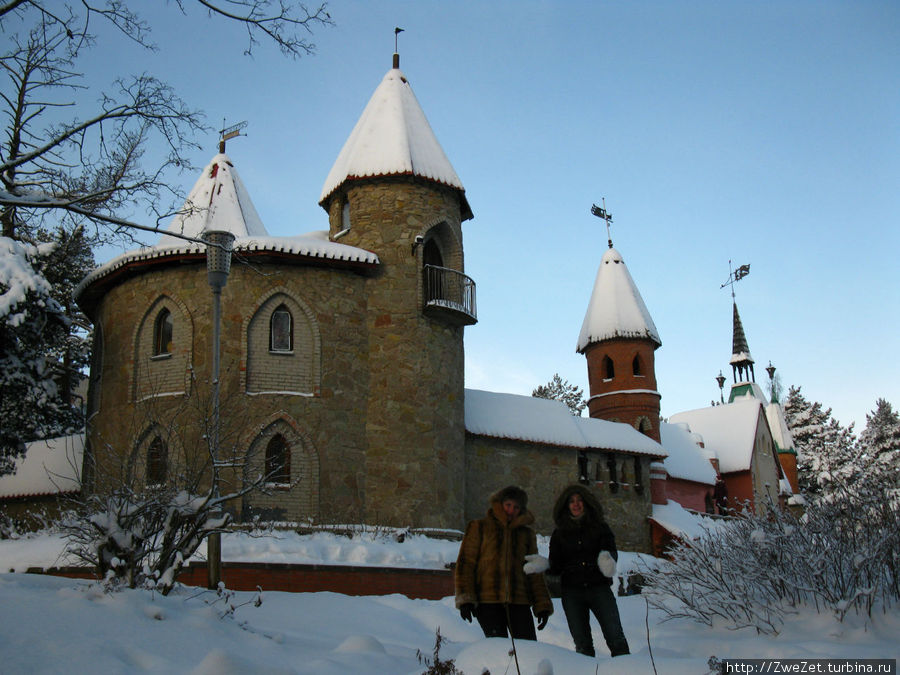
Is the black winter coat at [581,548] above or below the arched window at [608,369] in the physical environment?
below

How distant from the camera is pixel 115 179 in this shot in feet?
30.7

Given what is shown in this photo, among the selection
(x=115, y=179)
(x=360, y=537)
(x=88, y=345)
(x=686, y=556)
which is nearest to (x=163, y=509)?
(x=115, y=179)

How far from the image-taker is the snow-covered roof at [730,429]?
3875cm

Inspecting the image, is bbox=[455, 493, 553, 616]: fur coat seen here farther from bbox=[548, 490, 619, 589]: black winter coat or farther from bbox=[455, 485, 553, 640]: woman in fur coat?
bbox=[548, 490, 619, 589]: black winter coat

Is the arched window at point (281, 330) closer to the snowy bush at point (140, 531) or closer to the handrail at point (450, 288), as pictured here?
the handrail at point (450, 288)

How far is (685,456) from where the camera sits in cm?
3519

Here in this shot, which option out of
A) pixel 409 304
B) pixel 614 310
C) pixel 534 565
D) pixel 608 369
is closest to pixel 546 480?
pixel 409 304

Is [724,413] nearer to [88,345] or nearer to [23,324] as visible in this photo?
[88,345]

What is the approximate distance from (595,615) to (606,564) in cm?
50

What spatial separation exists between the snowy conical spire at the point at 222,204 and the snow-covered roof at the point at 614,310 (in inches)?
588

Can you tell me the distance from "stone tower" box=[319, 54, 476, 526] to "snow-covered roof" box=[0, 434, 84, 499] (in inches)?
287

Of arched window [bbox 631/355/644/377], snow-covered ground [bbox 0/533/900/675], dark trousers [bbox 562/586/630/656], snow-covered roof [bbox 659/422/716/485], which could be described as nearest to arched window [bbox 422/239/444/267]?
snow-covered ground [bbox 0/533/900/675]

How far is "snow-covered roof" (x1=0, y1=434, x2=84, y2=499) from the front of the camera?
68.2ft

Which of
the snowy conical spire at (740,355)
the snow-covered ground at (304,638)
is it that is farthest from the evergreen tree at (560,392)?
the snow-covered ground at (304,638)
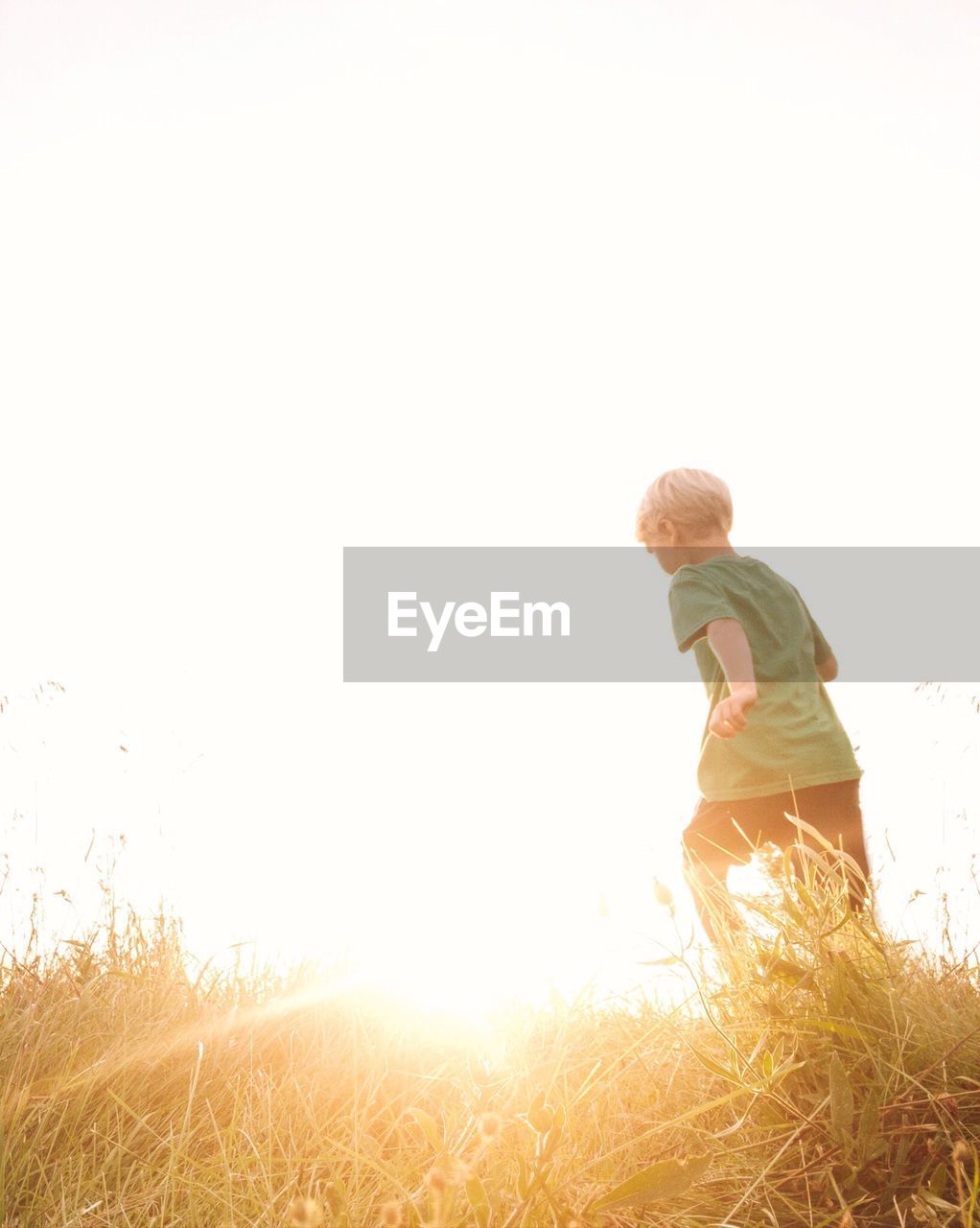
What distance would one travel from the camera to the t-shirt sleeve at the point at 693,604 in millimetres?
2724

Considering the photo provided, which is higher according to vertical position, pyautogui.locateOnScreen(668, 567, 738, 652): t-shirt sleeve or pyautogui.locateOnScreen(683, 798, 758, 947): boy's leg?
pyautogui.locateOnScreen(668, 567, 738, 652): t-shirt sleeve

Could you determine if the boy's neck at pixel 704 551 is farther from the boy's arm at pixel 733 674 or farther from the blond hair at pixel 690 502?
the boy's arm at pixel 733 674

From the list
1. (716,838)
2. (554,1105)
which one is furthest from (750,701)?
(554,1105)

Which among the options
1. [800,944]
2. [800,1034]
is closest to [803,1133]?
[800,1034]

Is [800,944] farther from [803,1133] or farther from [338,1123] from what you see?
[338,1123]

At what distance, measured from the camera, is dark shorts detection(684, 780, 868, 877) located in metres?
2.67

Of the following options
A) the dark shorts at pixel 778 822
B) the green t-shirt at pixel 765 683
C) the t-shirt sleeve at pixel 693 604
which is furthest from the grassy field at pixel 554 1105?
the t-shirt sleeve at pixel 693 604

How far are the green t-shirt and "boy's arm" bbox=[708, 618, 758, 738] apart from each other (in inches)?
2.4

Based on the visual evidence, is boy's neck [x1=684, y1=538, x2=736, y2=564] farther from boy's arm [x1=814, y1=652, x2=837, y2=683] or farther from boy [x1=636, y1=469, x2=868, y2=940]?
boy's arm [x1=814, y1=652, x2=837, y2=683]

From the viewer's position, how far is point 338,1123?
65.1 inches

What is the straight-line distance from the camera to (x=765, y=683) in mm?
2891

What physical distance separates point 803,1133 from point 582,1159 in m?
0.33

·····

## Exercise
Print the whole listing above again, unchanged and line for line, but leave out the pictures.

## Solution to this problem
Is the black winter coat at [581,548] above or below the arched window at [608,369] in the physical environment?
below

How distant from the camera is pixel 115 179 in this shot in feet?
30.7

Given what is shown in this photo, among the selection
(x=115, y=179)
(x=360, y=537)
(x=88, y=345)
(x=686, y=556)
which is nearest to (x=163, y=509)?
(x=115, y=179)

How far from the image-taker is the snow-covered roof at [730,429]?
3875cm

Inspecting the image, is bbox=[455, 493, 553, 616]: fur coat seen here farther from bbox=[548, 490, 619, 589]: black winter coat or farther from bbox=[455, 485, 553, 640]: woman in fur coat?
bbox=[548, 490, 619, 589]: black winter coat

Is the arched window at point (281, 330) closer to the snowy bush at point (140, 531) or closer to the handrail at point (450, 288), as pictured here?
the handrail at point (450, 288)

How far is (685,456) from where the camera sits in cm?
3519

Here in this shot, which option out of
A) pixel 409 304
B) pixel 614 310
C) pixel 534 565
D) pixel 608 369
is closest to pixel 546 480?
pixel 409 304

Is [724,413] nearer to [88,345] or nearer to [23,324] as visible in this photo?
[88,345]

What is the approximate distance from (595,615) to (606,564) in cm?
50

What spatial separation exists between the snowy conical spire at the point at 222,204 and the snow-covered roof at the point at 614,310 (in inches)?
588

Can you tell me the distance from "stone tower" box=[319, 54, 476, 526] to "snow-covered roof" box=[0, 434, 84, 499] (in inches)?
287

Of arched window [bbox 631/355/644/377], snow-covered ground [bbox 0/533/900/675], dark trousers [bbox 562/586/630/656], snow-covered roof [bbox 659/422/716/485], which could be described as nearest to arched window [bbox 422/239/444/267]?
snow-covered ground [bbox 0/533/900/675]

How far is "snow-covered roof" (x1=0, y1=434, x2=84, y2=499) from the front of the camera?
68.2ft

Which of
the snowy conical spire at (740,355)
the snow-covered ground at (304,638)
is it that is farthest from the evergreen tree at (560,392)?
the snow-covered ground at (304,638)
What distance would one travel from the camera to the t-shirt sleeve at the point at 693,604 in millimetres?
2724

Considering the photo provided, which is higher according to vertical position, pyautogui.locateOnScreen(668, 567, 738, 652): t-shirt sleeve or pyautogui.locateOnScreen(683, 798, 758, 947): boy's leg?
pyautogui.locateOnScreen(668, 567, 738, 652): t-shirt sleeve

Could you determine if the boy's neck at pixel 704 551 is farther from the boy's arm at pixel 733 674 or farther from the blond hair at pixel 690 502?
the boy's arm at pixel 733 674

From the list
1. (716,838)
2. (554,1105)
which one is furthest from (750,701)?
(554,1105)

Which among the options
1. [800,944]
2. [800,1034]
is closest to [803,1133]?
[800,1034]

Is [800,944] farther from [803,1133] or farther from [338,1123] from what you see?
[338,1123]

At what distance, measured from the camera, is dark shorts detection(684, 780, 868, 877) located in metres?
2.67

Of the following options
A) the dark shorts at pixel 778 822
B) the green t-shirt at pixel 765 683
C) the t-shirt sleeve at pixel 693 604
which is furthest from the grassy field at pixel 554 1105?
the t-shirt sleeve at pixel 693 604

How far are the green t-shirt and "boy's arm" bbox=[708, 618, 758, 738] apart from each other (in inches)?
2.4

Based on the visual evidence, is boy's neck [x1=684, y1=538, x2=736, y2=564] farther from boy's arm [x1=814, y1=652, x2=837, y2=683] or farther from boy [x1=636, y1=469, x2=868, y2=940]?
boy's arm [x1=814, y1=652, x2=837, y2=683]

From the viewer's position, how far is point 338,1123?
65.1 inches

What is the straight-line distance from the camera to (x=765, y=683) in mm?
2891

What physical distance separates point 803,1133 from point 582,1159 in m?
0.33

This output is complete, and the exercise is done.